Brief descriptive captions
= = = = =
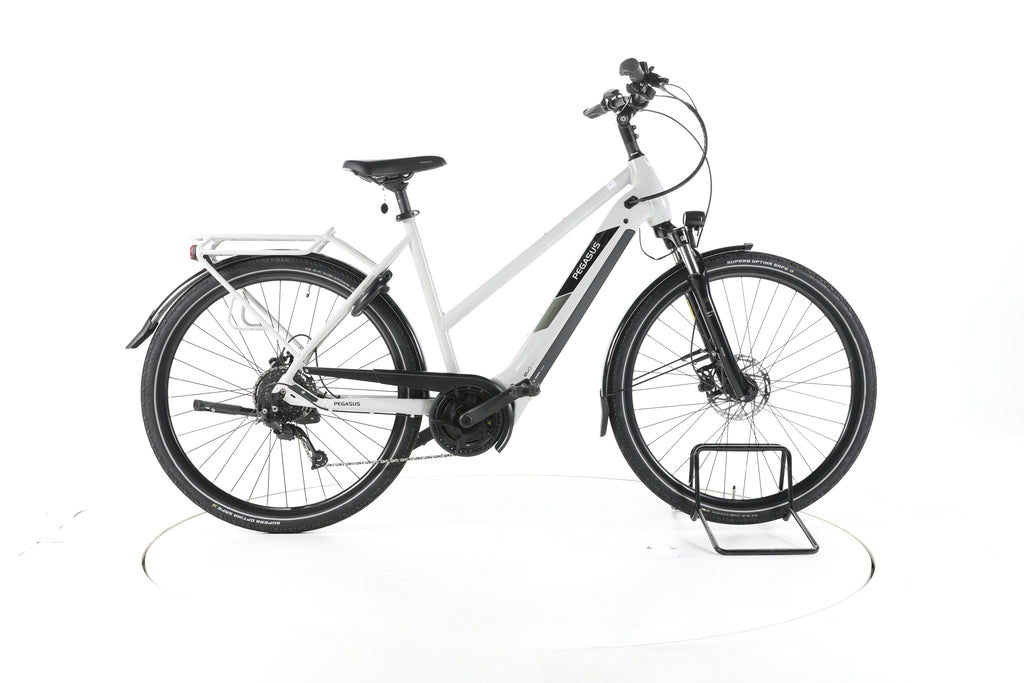 Pegasus Solero EVO 9 Trekking E-Bike - Image 1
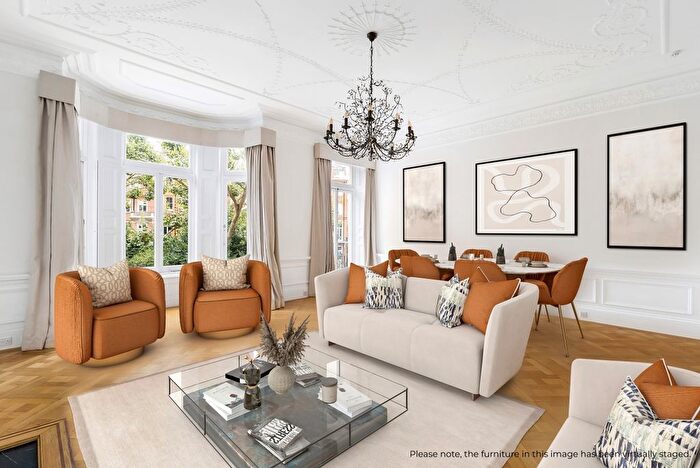 2 Bedroom Flat To Rent In Lennox Gardens, Knightsbridge, SW1X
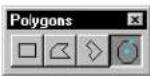 Bentley MicroStation V8 - Place Regular Polygon - 2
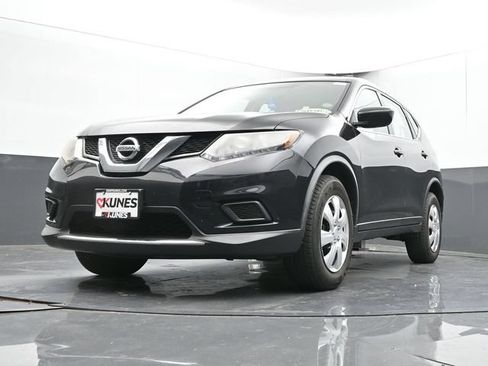 Used 2016 Nissan Rogue S AWD/4WD image 41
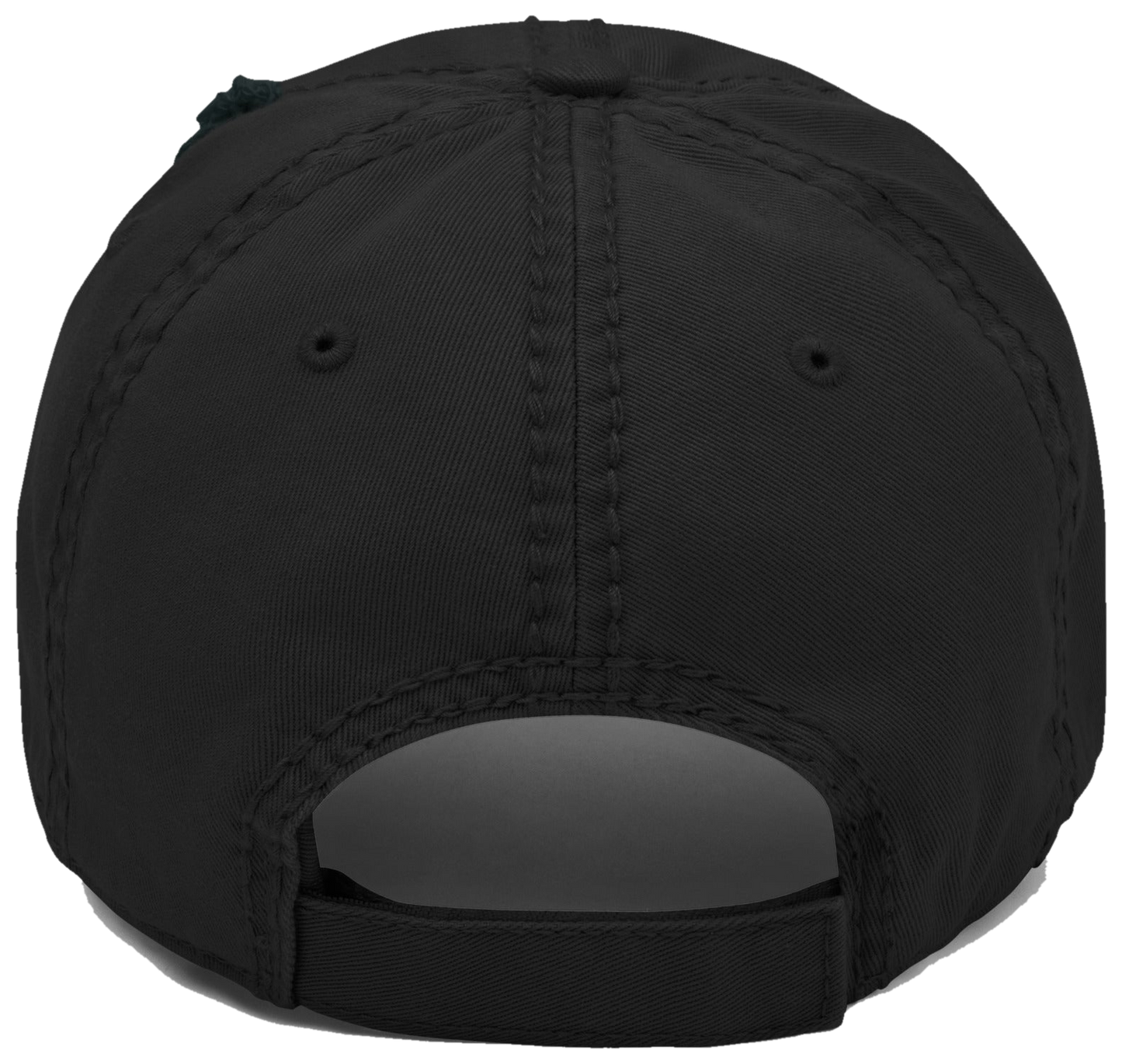Distressed Knoetix Embroidered Hat
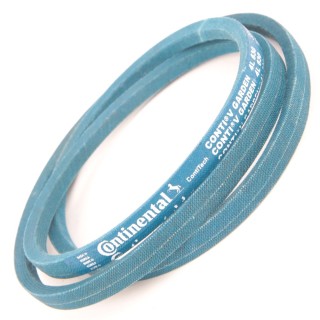 Courroie tondeuse 4L630 Continental Kevlar - 12,7 x 7,2 x 1600 mm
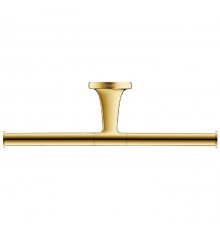 Duravit Starck T Двойной держатель т/б, подвесной, цвет: Gold Polished. 0099383400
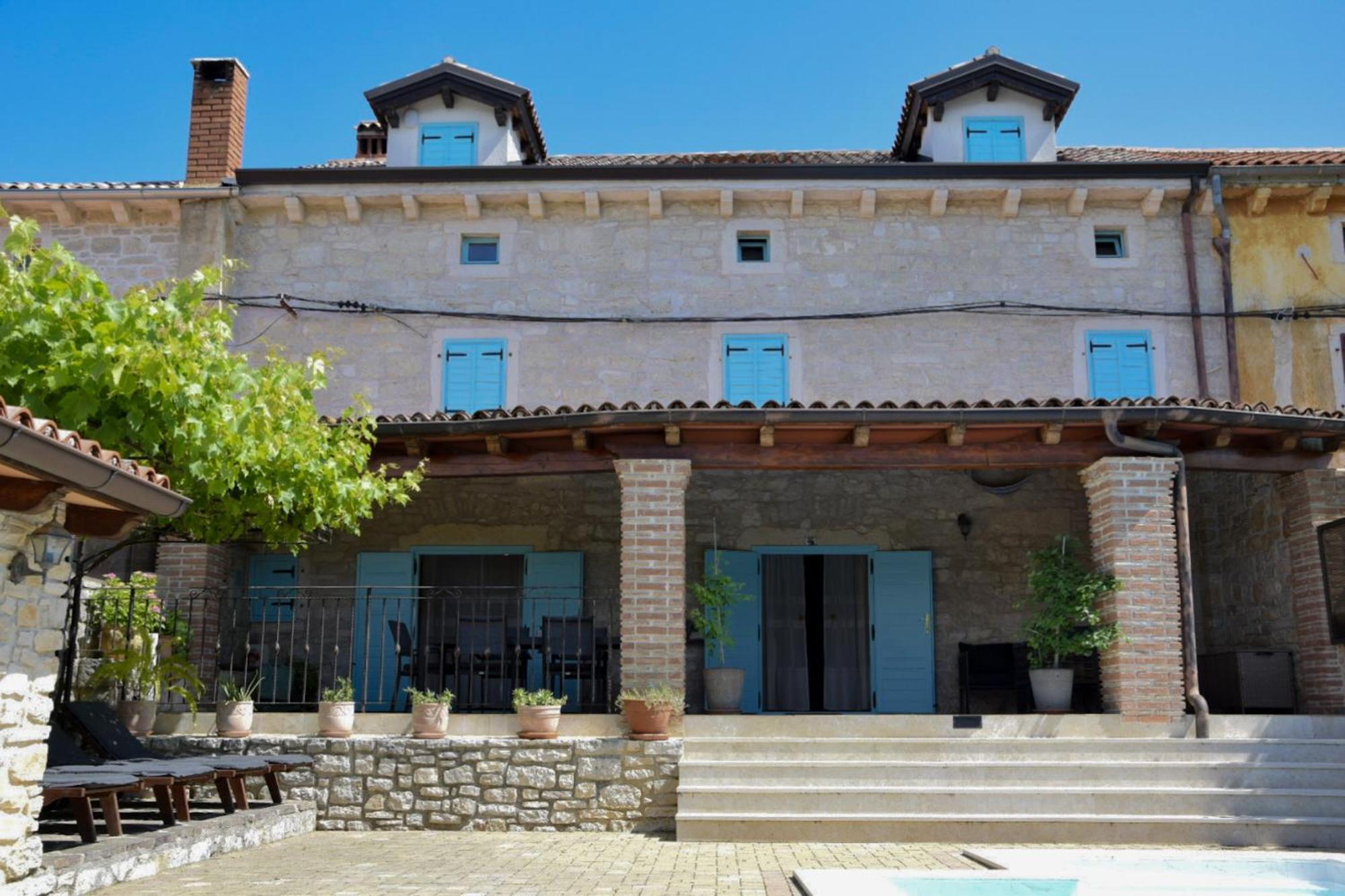 Boutique Villa Veneranda Bubani Exterior photo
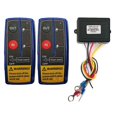 thumbnail image 3 of Universal 12V Car Smart Winch Wireless Remote Control Switch Set, 3 of 4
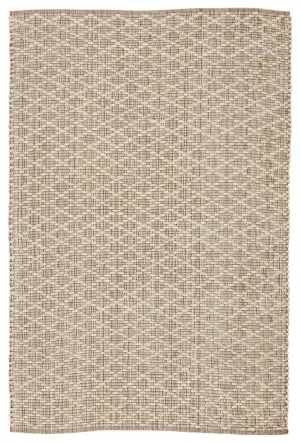 Zealand ZLN02 Cecil Light Taupe/Ivory Rug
= = = = =
Goal of the exercise: The entries above should be given again exactly, minus any pictures.

Exercise solution:
 Pegasus Solero EVO 9 Trekking E-Bike - Image 1
 2 Bedroom Flat To Rent In Lennox Gardens, Knightsbridge, SW1X
 Bentley MicroStation V8 - Place Regular Polygon - 2
 Used 2016 Nissan Rogue S AWD/4WD image 41
Distressed Knoetix Embroidered Hat
 Courroie tondeuse 4L630 Continental Kevlar - 12,7 x 7,2 x 1600 mm
 Duravit Starck T Двойной держатель т/б, подвесной, цвет: Gold Polished. 0099383400
 Boutique Villa Veneranda Bubani Exterior photo
 thumbnail image 3 of Universal 12V Car Smart Winch Wireless Remote Control Switch Set, 3 of 4
 Zealand ZLN02 Cecil Light Taupe/Ivory Rug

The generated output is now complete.